# Substitute for pink salt aka prague powder #1 ?



## SlavFlavBlav

Hello

I plan to make pastrami next week but i can't find any pink curing salt, all i can find is white curing salt and morton tender quick.
Is there any subtitute for pink curing salt? Can i use white curing salt or morton tender quick for making pastrami?

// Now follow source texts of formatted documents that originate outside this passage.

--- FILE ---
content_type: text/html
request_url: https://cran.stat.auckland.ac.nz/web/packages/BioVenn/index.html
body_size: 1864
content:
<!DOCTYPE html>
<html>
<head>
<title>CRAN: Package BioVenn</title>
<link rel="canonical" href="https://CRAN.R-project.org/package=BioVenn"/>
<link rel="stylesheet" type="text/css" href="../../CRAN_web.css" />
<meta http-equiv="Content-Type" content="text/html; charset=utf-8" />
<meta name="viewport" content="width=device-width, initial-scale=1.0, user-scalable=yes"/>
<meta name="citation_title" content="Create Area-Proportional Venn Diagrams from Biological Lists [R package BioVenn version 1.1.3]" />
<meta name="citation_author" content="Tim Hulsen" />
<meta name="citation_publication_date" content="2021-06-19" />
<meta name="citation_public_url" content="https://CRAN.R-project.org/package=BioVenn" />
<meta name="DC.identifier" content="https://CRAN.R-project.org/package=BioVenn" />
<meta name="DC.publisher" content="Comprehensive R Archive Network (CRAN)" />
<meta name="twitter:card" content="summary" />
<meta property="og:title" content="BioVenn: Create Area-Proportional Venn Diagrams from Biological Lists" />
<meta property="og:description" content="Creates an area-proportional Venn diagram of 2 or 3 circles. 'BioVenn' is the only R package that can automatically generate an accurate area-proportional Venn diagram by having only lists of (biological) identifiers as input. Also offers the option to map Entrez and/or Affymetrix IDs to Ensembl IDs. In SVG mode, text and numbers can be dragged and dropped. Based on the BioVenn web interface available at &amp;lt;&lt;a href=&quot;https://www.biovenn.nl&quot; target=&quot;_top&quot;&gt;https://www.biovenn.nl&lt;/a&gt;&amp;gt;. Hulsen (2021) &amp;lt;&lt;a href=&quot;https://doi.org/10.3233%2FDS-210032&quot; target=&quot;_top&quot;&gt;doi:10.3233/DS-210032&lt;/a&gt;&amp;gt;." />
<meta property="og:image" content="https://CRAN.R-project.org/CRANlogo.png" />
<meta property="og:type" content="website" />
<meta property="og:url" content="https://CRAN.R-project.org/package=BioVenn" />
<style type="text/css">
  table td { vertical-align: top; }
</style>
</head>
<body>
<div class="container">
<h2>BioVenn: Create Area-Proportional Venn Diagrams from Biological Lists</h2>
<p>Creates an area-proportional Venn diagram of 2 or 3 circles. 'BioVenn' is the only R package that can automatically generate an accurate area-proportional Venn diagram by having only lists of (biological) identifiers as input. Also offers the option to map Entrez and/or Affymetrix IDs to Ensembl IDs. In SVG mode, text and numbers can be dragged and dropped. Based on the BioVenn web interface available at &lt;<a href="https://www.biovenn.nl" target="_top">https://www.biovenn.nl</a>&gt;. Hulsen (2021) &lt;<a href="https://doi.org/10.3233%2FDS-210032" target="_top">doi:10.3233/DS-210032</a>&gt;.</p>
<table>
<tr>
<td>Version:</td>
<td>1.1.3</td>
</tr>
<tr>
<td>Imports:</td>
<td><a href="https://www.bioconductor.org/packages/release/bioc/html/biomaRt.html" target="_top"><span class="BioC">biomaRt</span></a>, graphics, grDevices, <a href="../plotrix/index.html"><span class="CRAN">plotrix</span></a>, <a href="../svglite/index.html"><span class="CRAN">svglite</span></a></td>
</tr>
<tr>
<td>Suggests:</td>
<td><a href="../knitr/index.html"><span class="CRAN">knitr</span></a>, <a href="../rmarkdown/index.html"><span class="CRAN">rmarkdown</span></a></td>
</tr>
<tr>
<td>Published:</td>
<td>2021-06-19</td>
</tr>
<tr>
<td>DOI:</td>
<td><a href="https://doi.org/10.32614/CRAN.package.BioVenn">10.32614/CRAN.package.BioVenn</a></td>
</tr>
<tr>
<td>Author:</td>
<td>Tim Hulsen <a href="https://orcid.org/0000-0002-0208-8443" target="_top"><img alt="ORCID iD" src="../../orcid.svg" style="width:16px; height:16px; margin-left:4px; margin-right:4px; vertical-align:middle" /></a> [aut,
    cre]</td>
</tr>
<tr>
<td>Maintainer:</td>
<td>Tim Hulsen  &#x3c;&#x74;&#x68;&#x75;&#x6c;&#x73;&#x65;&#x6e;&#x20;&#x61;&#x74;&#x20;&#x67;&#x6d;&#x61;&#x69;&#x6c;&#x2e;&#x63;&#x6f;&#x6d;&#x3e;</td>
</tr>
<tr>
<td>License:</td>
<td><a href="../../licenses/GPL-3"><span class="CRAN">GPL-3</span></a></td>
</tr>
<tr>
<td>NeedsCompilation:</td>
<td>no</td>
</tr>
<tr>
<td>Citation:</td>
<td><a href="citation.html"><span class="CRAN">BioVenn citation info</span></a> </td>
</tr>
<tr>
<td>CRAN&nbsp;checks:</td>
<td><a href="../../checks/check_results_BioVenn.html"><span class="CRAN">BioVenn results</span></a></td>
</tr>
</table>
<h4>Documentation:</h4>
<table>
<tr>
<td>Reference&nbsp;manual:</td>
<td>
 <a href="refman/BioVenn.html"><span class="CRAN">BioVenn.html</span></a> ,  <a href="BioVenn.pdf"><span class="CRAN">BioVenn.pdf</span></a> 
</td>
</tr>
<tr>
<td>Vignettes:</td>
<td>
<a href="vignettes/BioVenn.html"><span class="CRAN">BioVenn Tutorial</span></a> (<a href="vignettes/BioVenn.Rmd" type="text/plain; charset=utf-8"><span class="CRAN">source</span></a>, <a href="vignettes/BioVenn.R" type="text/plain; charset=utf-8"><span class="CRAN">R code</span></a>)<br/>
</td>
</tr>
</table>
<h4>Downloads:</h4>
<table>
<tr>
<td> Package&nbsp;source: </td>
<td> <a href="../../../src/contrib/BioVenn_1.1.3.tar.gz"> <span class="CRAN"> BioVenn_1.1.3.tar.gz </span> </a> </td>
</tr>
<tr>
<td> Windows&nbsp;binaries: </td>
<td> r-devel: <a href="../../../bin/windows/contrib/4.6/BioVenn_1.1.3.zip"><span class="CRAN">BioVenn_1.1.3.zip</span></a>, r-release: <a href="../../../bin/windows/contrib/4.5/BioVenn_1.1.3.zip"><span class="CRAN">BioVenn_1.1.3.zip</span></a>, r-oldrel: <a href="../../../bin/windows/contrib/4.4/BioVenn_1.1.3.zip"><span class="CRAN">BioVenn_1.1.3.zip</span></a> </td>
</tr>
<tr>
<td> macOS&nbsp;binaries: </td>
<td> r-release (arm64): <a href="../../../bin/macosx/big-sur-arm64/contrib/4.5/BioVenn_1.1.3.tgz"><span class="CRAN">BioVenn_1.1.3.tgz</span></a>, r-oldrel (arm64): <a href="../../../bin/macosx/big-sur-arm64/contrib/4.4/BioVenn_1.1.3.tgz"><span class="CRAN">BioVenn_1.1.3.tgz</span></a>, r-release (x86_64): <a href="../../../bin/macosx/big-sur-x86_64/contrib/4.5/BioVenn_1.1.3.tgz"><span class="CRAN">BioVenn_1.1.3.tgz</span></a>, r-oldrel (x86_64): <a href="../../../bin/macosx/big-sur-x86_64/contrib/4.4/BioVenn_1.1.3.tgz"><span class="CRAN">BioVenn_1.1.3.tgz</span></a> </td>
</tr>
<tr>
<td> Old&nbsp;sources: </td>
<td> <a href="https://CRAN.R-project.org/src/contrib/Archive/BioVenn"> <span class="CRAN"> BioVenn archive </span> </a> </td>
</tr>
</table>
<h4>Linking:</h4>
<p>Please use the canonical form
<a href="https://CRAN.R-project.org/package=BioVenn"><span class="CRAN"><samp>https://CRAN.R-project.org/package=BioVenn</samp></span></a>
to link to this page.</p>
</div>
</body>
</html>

If so how much should i add?

Sorry for my bad english

Thank you


----------



## biteme7951

1Tablespoon Tenderquik per pound, but I find you have to soak it after curing because of the salt content.

Barry.


----------



## crazzycajun

Any idea how much sodium nitrite the white salt contains 6.25% is common in the US pink salt.Yes you can use tender quick look at their web site or look at this for ideashttps://www.smokingmeatforums.com/threads/dried-beef-step-by-step-great-stuff.167947/#post_1221448


----------



## daveomak

"Pink Salt" is a generic name for salt containing 6.25% nitrite...  Cure #1.....   There are many trade names....

Below is a search on Amazon for Cure #1...  it lists many trade names....
https://smile.amazon.com/s/ref=nb_sb_noss_2?url=search-alias=aps&field-keywords=cure#1

Morton's Tender quick contains 0.5% nitrite and 0.5% nitrate...  The salt content you add to your meat is VERY much more adjustable using cure #1....  No need to soak extra salt from the meat...


----------



## SlavFlavBlav

pink curing salt and white curing salt is the same?


----------



## biteme7951

You really have to look at the ingredient list to know what you have. There are white curing salts (leggs) that have 6.25% nitrite and tenderquik (which is also referred to as a curing salt) that only has .5% nitrite & .5% nitrate. Only takes a second to check the label and know what you are dealing with

Barry.


----------



## SlavFlavBlav

biteme7951 said:


> You really have to look at the ingredient list to know what you have. There are white curing salts (leggs) that have 6.25% nitrite and tenderquik (which is also referred to as a curing salt) that only has .5% nitrite & .5% nitrate. Only takes a second to check the label and know what you are dealing with
> 
> Barry.


Thank you, mister


----------